— PROBLEM 1 —
In the passage on conference basketball spending, which two Valley programs spend more than $3 million on their programs?

— EXCERPTED PASSAGE —
In this article we’ll quote the best numbers we are able to secure from all kinds of websites and databases. USA Today and a great site, www.bbstate.com. are two places that proved invaluable.

Money Conferences draw more fans, win more games, spend more money and pay their coaches way more money than do conferences like the Missouri Valley and Ohio Valley. That is a given. More of their players go on to play professionally. That is expected, but I believe the MVC and OVC are achieving great things with comparatively limited resources.

I dug into the numbers related to the teams that fit the same ‘footprint’ of the OVC and MVC. So we looked at 12 teams from Big 10, Big 12 and SEC that reside in Missouri, Illinois, Indiana, Tennessee, Kentucky and Kansas. So we compared teams in the same states with the same geographical issues.

Many of those ‘money conference’ teams pay their coaches more money that many of the OVC and MVC teams spend on their entire programs! So these teams have significant disadvantages before the ball is rolled out for the first practice.

Only two Valley programs (Bradley and Wichita State) spend more than $3 million on their programs. Every one of the ‘money conference’ teams in our study spends more than $5.5 million. Only one OVC team (Belmont) spends close to that $3 million mark.

For example: Steve Prohm at Murray State (Kentucky) receives less than 10% of the salary that John Calipari receives at the University of Kentucky. Unofficially, those numbers are $490,000 to $6,356,000. In Prohm’s first four years at the Racer helm his teams have won 104 games and Calipari has 126 victories in that same period. Calipari earns over $50,000 per win, while Prohm’s victories cost less than $5,000.

In the state of Kansas, Bill Self receives just under $5 million per season compared to Wichita State’s Gregg Marshall, who just received a raise to $3 million annually. He was earning roughly $1.75 million. Those two great programs are upper echelon performers. For roughly $3 million the Jayhawks earned 186 wins compared to the Shockers’ 176 over the past six seasons. Oh, by-the-way, Wichita State defeated Kansas head-to-head during March Madness this season.

Marshall is the only coach in either the MVC or OVC that makes more than $1 million. Northern Iowa’s Ben Jacobson recently was given a raise to roughly $900,000, but that is almost double what he was making last year.

— DATA SECTION —
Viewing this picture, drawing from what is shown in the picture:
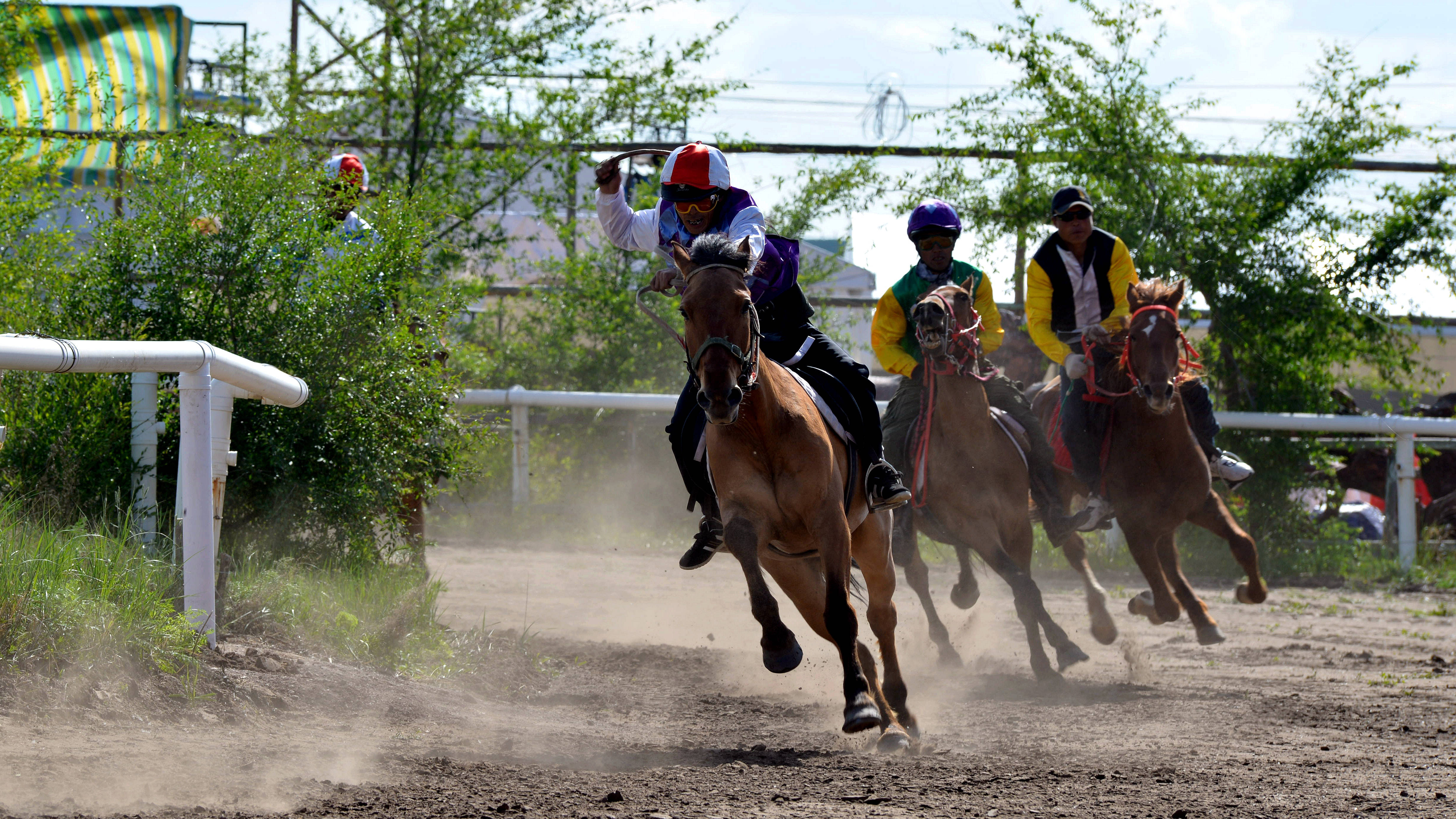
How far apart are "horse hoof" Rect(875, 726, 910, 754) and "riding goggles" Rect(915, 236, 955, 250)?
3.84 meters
==
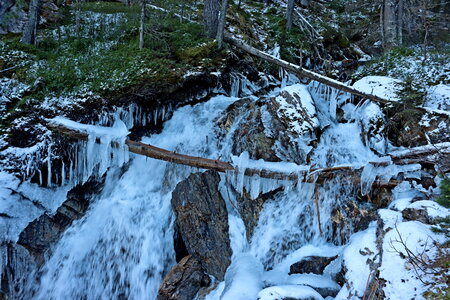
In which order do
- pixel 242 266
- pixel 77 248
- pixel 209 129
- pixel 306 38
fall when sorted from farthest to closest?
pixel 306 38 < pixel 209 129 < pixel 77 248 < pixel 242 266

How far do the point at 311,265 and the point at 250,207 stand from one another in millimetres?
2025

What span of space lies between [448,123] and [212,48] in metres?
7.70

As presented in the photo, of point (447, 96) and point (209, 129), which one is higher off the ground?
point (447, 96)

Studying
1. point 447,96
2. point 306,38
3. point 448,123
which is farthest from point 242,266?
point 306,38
* * *
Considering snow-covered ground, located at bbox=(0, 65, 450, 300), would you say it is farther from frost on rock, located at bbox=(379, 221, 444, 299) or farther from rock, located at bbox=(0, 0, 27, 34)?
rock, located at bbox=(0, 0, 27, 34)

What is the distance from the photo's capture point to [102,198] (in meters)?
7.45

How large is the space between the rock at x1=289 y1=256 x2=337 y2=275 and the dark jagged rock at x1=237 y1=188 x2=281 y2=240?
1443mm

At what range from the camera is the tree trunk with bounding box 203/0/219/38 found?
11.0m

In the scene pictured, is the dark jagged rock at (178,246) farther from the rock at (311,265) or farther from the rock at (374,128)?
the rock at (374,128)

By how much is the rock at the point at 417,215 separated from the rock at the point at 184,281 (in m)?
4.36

— PROBLEM 2 —
Please rewrite the entries with "horse hoof" replaced by "horse leg" and everything else unchanged. Begin at the line that contains "Viewing this picture, drawing", stop after the line that contains "3.84 meters", and leave out the pictures.

— CORRECT ANSWER 1 —
Bradley and Wichita State

— CORRECT ANSWER 2 —
Viewing this picture, drawing from what is shown in the picture:
How far apart are "horse leg" Rect(875, 726, 910, 754) and "riding goggles" Rect(915, 236, 955, 250)?
3.84 meters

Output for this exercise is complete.